Friday, June 26, 2015

Road Tax Prosecution of Haulage Operator has Implications for Other Freight Firms

Trade Association Backs Firm to Beat the Authorities
Shipping News Feature

IRELAND – Freight Transport Association Ireland (FTAI) is backing an appeal in the Supreme Court against prosecutions for motor tax offences relating to vehicle weight by road haulage operator Perennial Freight. The FTAI's national council voted to financially back the court action because of its implications for the freight industry in Ireland as a whole. The company, which has over 50 trucks and more than 350 trailers on its fleet, was originally charged with technical offences relating to the unladen weight of the vehicle at the time it was taxed. Chris Smyth, Commercial Director of Perennial Freight, said:

"The laws for commercial vehicle motor tax were written in a different era. The mixed nature of our business means that, on some occasions, a tractor will have to pick up a trailer heavier than the one it was originally taxed with. If this happens, we could be prosecuted for an offence. We think this is unfair and unreasonable. We don't believe that the Oireachtas intended the law to be this way when they wrote it. That's why we have asked the Supreme Court to consider the fairness of these prosecutions against us."

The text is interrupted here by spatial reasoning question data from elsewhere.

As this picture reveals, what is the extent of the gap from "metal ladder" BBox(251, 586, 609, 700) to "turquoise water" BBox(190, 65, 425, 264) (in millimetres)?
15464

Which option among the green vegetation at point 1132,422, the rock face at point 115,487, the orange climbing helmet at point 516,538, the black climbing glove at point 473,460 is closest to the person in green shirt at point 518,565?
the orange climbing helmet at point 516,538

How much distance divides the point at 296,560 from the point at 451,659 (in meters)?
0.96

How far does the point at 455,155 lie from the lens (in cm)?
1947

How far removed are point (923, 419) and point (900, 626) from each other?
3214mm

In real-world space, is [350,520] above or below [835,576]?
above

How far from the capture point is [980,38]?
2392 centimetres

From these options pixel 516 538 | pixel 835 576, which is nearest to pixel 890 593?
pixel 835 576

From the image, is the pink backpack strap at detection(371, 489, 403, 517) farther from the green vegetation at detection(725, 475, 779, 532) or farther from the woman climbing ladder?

The Irish-owned international transport firm is one of the largest logistics companies in Ireland being a substantial employer in the Wexford area which also has offices in the UK, France, Holland and Poland. Jon Goodaker, Operations Manager of Virginia International Logistics, and Chairman of the FTA Ireland National Council said:

"Ireland has the highest rates of commercial vehicle road tax in Europe. The only way operators like Perennial Freight could be compliant with the law as it stands is for them to tax every single truck they have at €5,195 per year. This would make them even less competitive against UK and continental operators, and threaten employment in the company. The laws as they stand should be struck down."

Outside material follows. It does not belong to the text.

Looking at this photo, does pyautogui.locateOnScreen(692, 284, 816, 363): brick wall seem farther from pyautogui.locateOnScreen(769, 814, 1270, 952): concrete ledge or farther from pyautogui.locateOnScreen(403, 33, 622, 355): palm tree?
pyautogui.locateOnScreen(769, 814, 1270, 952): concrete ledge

Neil McDonnell, General Manager of FTA Ireland, said that this is a long-running issue is for the Irish freight industry and that the Commission on Taxation, set up by the Oireachtas, identified the shortcomings in the commercial motor tax system and suggested remedies as long ago as 1984, adding:

"We have pressed the Dáil and the Transport Minister on motor tax, to no avail. It is apparent that many international transporters are now registering their operations abroad to avoid the oppressive rates of taxation in this jurisdiction. This also means a loss of driver employment in Ireland.

"There is no point in Dáil Eireann setting up high-powered commissions, and then ignoring their recommendations. Successive governments have done nothing to rectify the situation, leading to the ridiculous position today where thousands of prosecutions have been made against otherwise law-abiding employers. We believe it's time the Supreme Court delivered a message to the legislators to get their house in order, 31 years of inaction on this issue is enough."